Как и договорились с Санджабом Сингхом, Игорь позвонил через неделю. Трубку снял охранник.

– Фирма съехала, – сообщил он.

Игорь понял: придётся остаться риэлтором.

8

Так и случилось, что Игорь оказался в только организованном Перовском отделении «Инвесткома». Если точно, «Корпорации «Инвестком-недвижимость». Недавний знакомый Полтавского, бывший частный предприниматель-риэлтор Лёня Трегубов, устроился там зав. отделом и пригласил Игоря к себе. Особого выбора не было и оттого Игорь Полтавский решил попытать счастья. «Инвестком» – не самый худший вариант. По крайней мере, реклама всегда на первой странице. И ещё: в других фирмах риэлторов называют агентами, а в «Инвесткоме» – экспертами. Вроде мелочь, практического значения это не имело никакого, однако приятно. Игорь знал, что глупо, но разве волен человек над своим мелким тщеславием? Тем более недавний директор.

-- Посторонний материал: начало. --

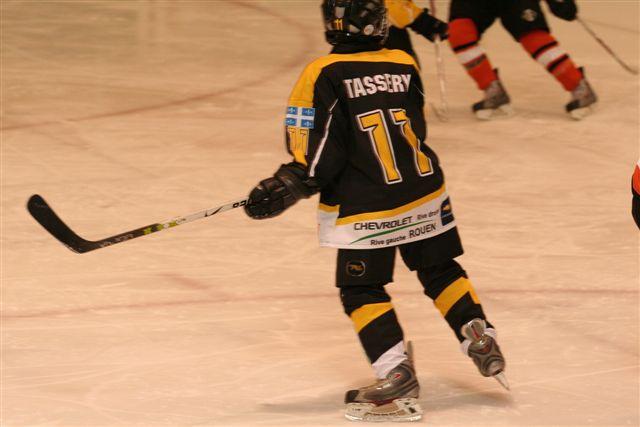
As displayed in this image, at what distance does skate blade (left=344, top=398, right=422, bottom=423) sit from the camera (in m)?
3.11

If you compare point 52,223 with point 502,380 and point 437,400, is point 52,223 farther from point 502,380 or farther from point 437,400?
point 502,380

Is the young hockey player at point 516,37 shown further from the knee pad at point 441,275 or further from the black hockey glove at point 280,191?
the black hockey glove at point 280,191

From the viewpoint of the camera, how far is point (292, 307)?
154 inches

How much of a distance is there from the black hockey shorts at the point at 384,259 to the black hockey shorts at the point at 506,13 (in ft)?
10.5

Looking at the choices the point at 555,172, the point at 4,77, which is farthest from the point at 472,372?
the point at 4,77

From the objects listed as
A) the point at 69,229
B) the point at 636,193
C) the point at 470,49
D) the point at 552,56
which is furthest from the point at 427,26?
the point at 636,193

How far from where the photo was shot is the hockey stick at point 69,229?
3.12 metres

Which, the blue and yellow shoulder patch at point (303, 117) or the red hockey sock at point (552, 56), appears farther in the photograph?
the red hockey sock at point (552, 56)

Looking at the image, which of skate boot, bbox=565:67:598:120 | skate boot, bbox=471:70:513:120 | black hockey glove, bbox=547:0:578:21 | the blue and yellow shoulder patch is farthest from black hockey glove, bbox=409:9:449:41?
the blue and yellow shoulder patch

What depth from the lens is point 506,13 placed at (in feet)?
20.5

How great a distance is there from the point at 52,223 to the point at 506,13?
359 cm

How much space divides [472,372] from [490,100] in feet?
9.95

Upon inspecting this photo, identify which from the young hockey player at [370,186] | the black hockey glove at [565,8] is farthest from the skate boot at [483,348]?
the black hockey glove at [565,8]

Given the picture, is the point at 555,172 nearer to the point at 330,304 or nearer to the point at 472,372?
the point at 330,304
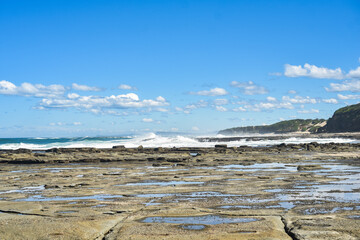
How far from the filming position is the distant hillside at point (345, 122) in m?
94.6

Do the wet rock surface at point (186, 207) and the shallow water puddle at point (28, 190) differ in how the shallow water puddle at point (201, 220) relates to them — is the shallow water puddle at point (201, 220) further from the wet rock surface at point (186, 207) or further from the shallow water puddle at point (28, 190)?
the shallow water puddle at point (28, 190)

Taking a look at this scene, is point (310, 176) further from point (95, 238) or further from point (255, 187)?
point (95, 238)

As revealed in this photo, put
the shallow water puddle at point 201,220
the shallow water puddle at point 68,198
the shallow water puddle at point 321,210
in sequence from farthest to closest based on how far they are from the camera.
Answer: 1. the shallow water puddle at point 68,198
2. the shallow water puddle at point 321,210
3. the shallow water puddle at point 201,220

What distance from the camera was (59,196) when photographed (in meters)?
14.5

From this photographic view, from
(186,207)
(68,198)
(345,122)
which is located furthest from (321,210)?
(345,122)

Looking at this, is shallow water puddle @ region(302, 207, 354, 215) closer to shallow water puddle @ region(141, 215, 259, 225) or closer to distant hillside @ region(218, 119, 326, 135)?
shallow water puddle @ region(141, 215, 259, 225)

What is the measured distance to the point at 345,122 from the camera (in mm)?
98062

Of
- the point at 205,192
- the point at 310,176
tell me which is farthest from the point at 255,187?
the point at 310,176

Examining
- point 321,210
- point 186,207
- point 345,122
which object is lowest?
point 321,210

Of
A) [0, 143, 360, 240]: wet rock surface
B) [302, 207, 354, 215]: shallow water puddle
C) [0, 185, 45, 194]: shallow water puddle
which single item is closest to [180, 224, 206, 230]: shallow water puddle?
[0, 143, 360, 240]: wet rock surface

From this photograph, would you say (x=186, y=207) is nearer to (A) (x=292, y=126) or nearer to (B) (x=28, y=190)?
(B) (x=28, y=190)

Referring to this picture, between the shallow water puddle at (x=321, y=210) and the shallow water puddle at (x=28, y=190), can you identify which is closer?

Лёня Трегубов совсем недавно был Игорю подельником-конкурентом и товарищем, то ли по несчастью, то ли по афере. Они оба, Лёня как частный предприниматель, а Игорь от своего «Мегаполиса», заключили посреднический договор со строительной фирмой «Стройдекор-М», не то, чтобы однодневкой, но какой-то очень уж невнушительной фирмочкой.

Фирма эта, «Стройдекор М», занимала пару грязноватых комнат с цементным полом и ободранной мебелью, с картиной Матроны московской и дешёвыми иконами на стенах в хозяйственном блоке Московского областного научно-исследовательского клинического института (МОНИКИ). Кроме гендиректора Людмилы Яковлевны Мищенко, с виду простоватой и никак не тянувшей на гендиректора солидной строительной фирмы, в этих двух комнатах находились ещё бухгалтер, солидного вида крупная женщина с распятием на шее (она всегда сидела молча и слушала или читала Евангелие; ни компьютера, ни одной бумаги, ни даже, похоже, собственного стола у неё не было), и странного вида бородатый мужчина в скуфейке. Иногда возле него лежал добродушный пёс.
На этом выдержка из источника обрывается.